Data provided START

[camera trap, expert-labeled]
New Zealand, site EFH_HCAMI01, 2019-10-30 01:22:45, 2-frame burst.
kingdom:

Data provided END
Data provided START

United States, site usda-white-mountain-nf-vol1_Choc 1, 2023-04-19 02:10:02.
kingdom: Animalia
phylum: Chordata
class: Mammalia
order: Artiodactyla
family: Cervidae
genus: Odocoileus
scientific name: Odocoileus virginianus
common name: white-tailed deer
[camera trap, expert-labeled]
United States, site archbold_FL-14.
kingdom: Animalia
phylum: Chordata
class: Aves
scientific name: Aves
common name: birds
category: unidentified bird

Data provided END
Data provided START

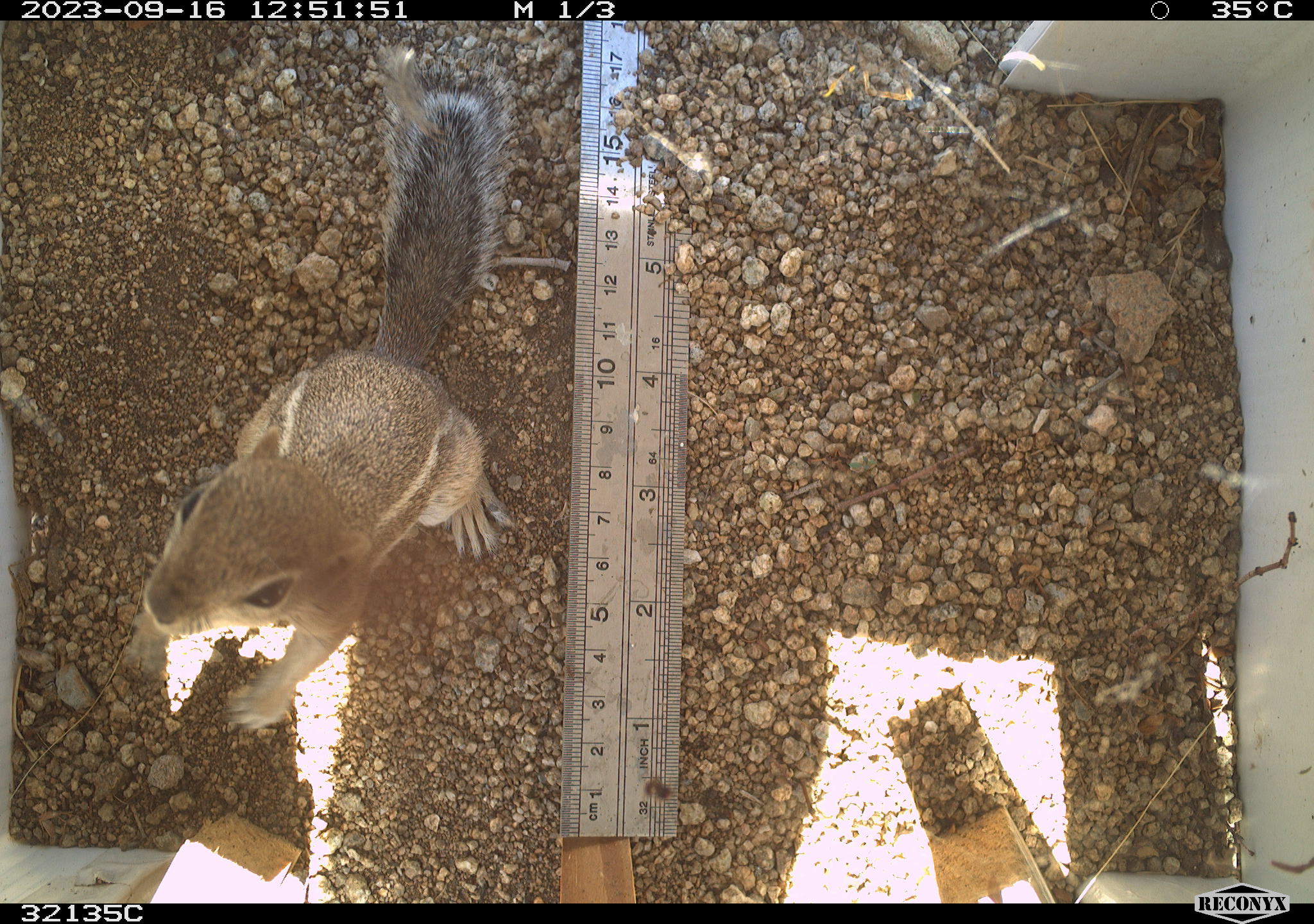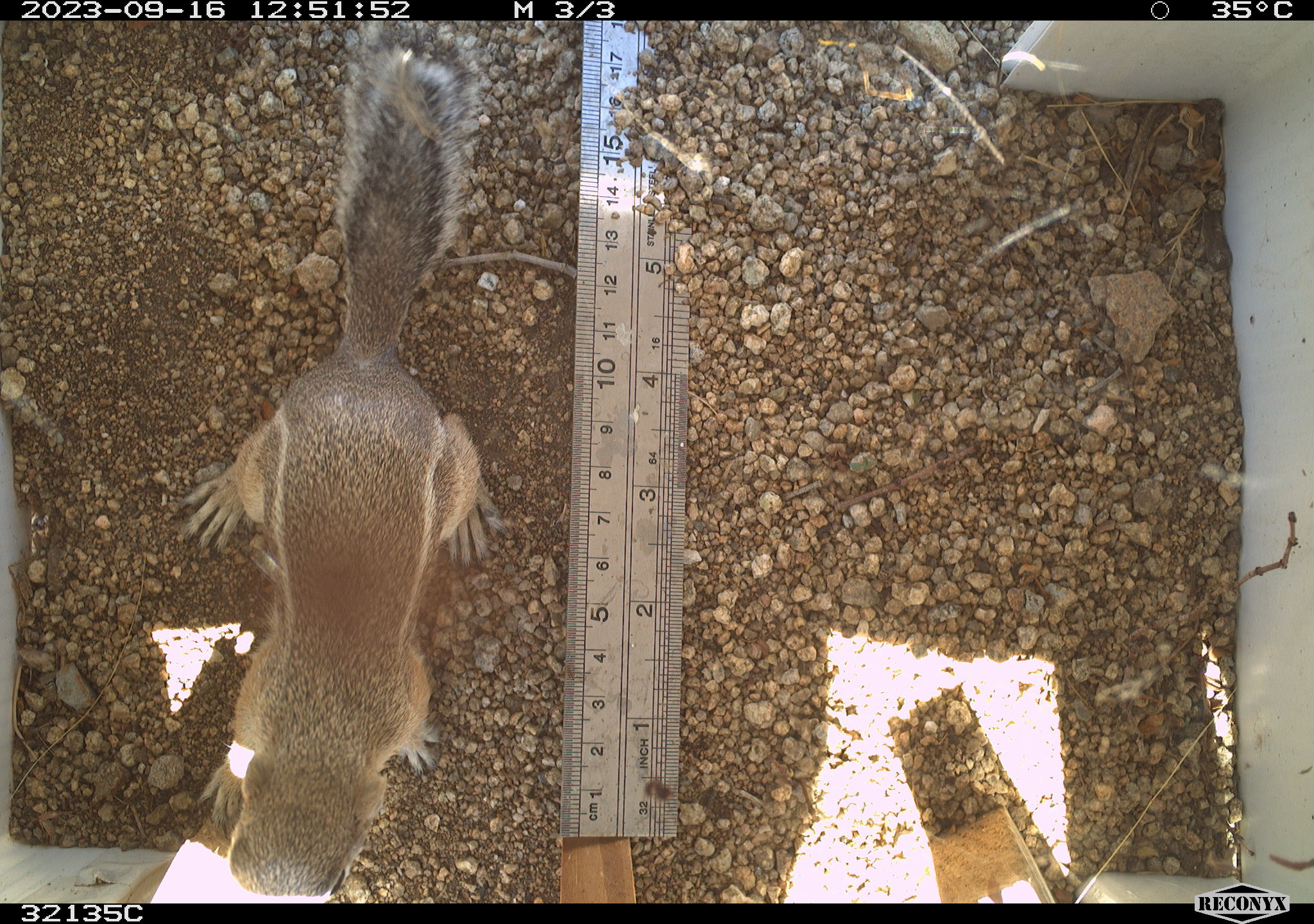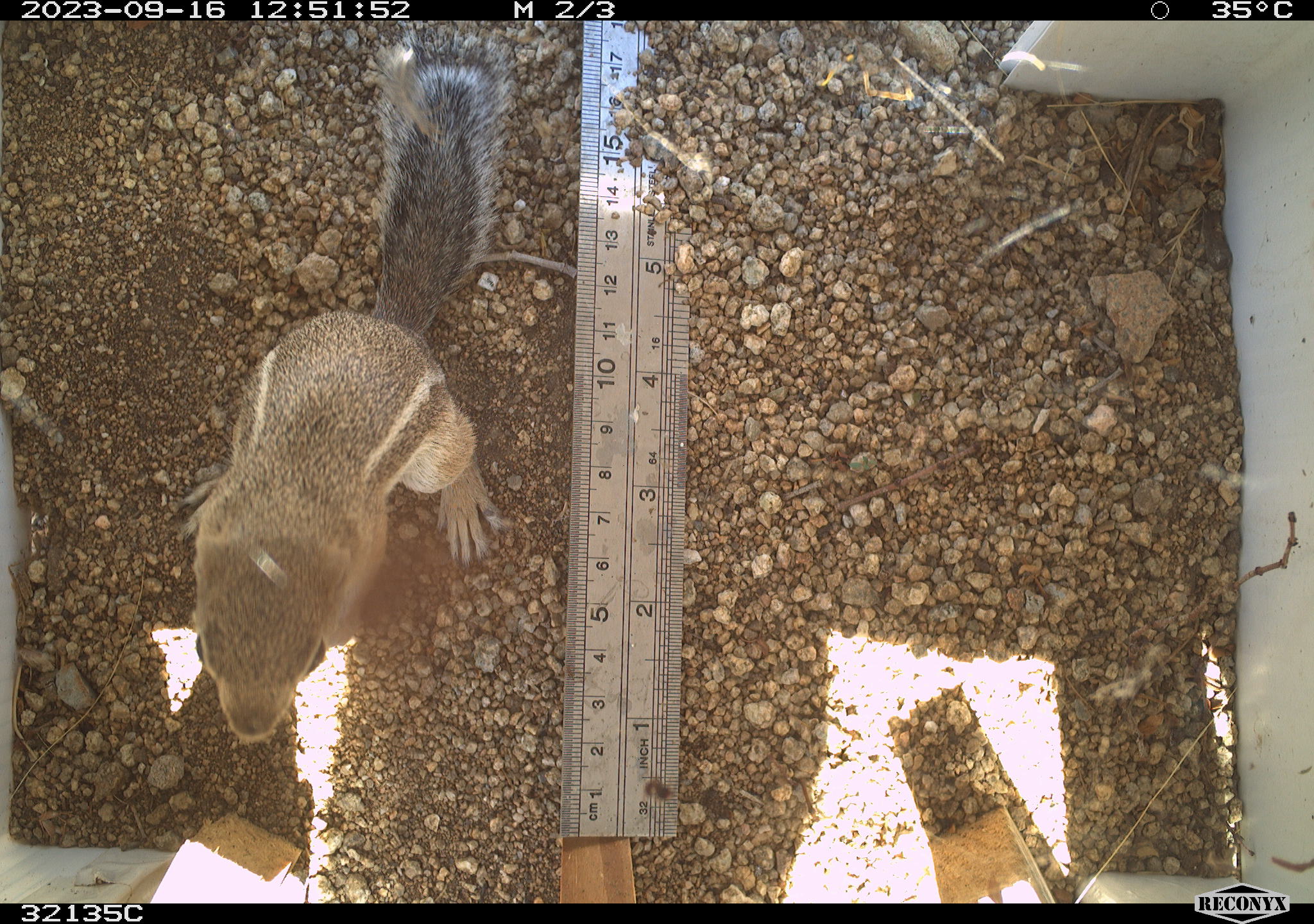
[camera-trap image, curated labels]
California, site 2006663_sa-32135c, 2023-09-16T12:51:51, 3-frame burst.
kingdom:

Data provided END

All lines with the word "United" need to be copied from the data above.

United States, site usda-white-mountain-nf-vol1_Choc 1, 2023-04-19 02:10:02.
United States, site archbold_FL-14.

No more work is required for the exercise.